Para nós, neste momento de virada de todos os modelos de ser, fazer, pensar e dizer, o “espírito de sistema” é mortal. Põe a filosofia longe da vida. Um sistema tem axiomas e lógicas que sufocam a leveza da vida. A vida não cabe neles. Vaza pelas costuras. Quer potência mais do que regulamentação. Precisa da filosofia para ousar o extraordinário. Não ficar triste. O olhar dos sistemas fechados é baço, sem brilho. A liberdade não o habita.

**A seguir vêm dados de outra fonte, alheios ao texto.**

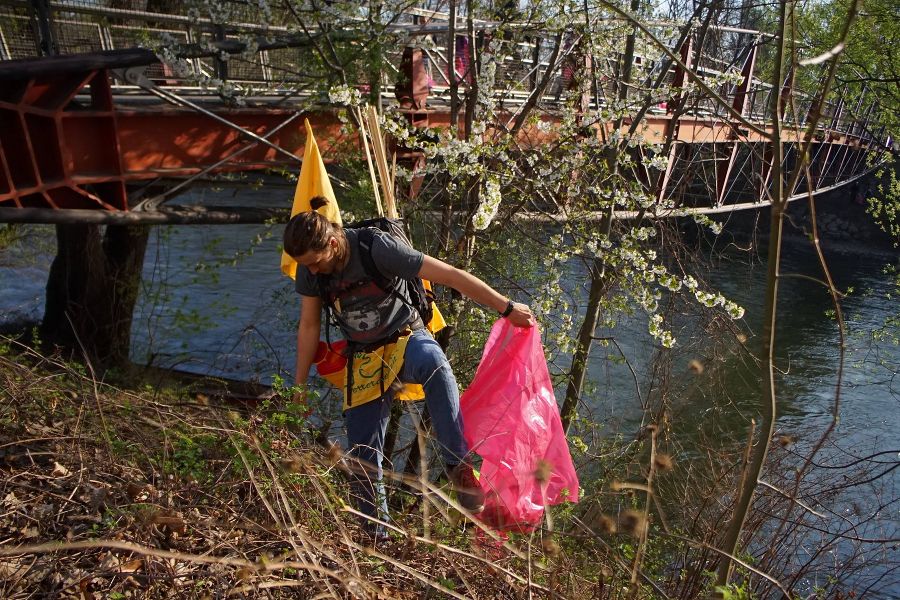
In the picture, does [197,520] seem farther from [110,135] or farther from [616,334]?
[616,334]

Por que digo essas coisas? Tudo tão técnico... Não é, já vamos ver. Digo porque estamos hoje numa situação excepcional, entre o espantoso e o ridículo. Nas duas últimas décadas do século passado o chamado pensamento pós-moderno ensinou que a realidade “real” perdeu credibilidade — a realidade virtual é muito mais interessante. E que coisas como fundamentos do real, verdade, sujeitos usando suas consciências para representarem para si a realidade e procurarem nessa representação a verdade, tudo isso caducou. Tornou-se inútil e um pouco bobo. E junto com a realidade nua e sua verdade devem ir também as ideologias e o pensamento crítico. Tudo que cheire a raízes, a profundidades, perdeu o sentido. A questão do Sentido, que moveu céus e terras por mais de 20 séculos, se encerrou. Francamente, me parece demais. Demais tudo, sobretudo arrogante demais. Não pode ser assim, um decreto soberano, sem conversa, diálogo nenhum.

Mas os pós-modernos não podem conversar. Se por descuido aceitarem discutir suas premissas precisam aceitar que têm premissas, que elaboraram um sistema, que precisam passar pela prova da verdade. E aí já perderam. Blefaram e perderam. Tinham uma mão ruim.

Mas pode um tipo qualquer de pensamento se recusar a dar provas de si? A se pôr no pelourinho da contradição? Pode. Os sistemas fechados podem. Tudo que não cabe dentro deles é como se não existisse. Não de verdade. O que estou dizendo, e parecerá loucura a quem lida com essas coisas áridas por profissão, é que o pensamento pós-moderno é atravessado de ponta a ponta por uma imensa vontade de fazer sistema. Não deixa essa vontade aparecer. Nem monta seus sistemas à luz do dia. Mas sua estratégia, creio que consciente, é fazer calar os “superados”, os “sobreviventes”. Nós, que avançamos gemendo, como lindamente escreveu Pascal. Os amantes da verdade. Todos condenados ao silêncio. O sistema fechado do pensamento pós-moderno é tão astuto que não precisa aparecer como sistema, disciplina da vida. Mas tem a pretensão de ser o pensamento único do mundo globalizado. Usa como se fosse óbvia a lei da eficácia, da funcionalidade, do dar-certo como critério para a vida. Um sistema oculto. Melhor: invisível. E tão poderoso que nesta última década e meia nem precisou se exercer como discurso. Todo mundo já o aceitou. Vivemos segundo suas determinações.

Só que não. Ainda estão aí Heráclito, para ensinar a tensão dos contrários. Sócrates para morrer pela verdade, e Platão para pensar esse destino. Aristóteles para procurar o bem supremo da felicidade. Santo Agostinho para confessar a vida, e pensar enquanto confessa e vive. Santo Tomás, para ver a escada dos anjos descendo de Deus aos homens pequeninos. Nietzsche para delirar de tanta paixão pela vida. Heidegger para passar em revista dois mil e seiscentos anos de História e tentar iluminar um caminho por vir. E Foucault para fazer explodir a história dos sistemas de verdade e procurar a verdade na vida. E morrer disso. Esses ainda estão aí. São nossas companhias. Podemos escolher.

Só não temos o direito de preferir a tristeza da verdade morta. Bilhões de pessoas vivem fora da vida. Nós temos a oportunidade de ainda lutar por ela. Podemos não, é claro. Mas vinte e seis séculos vão estar nos olhando. De olhos atentos para as nossas vidas. Este espacinho dos sábados é para convidar quem quiser vir a se expor a esse olhar. Tem brilho nele. É vivo. Não morreu.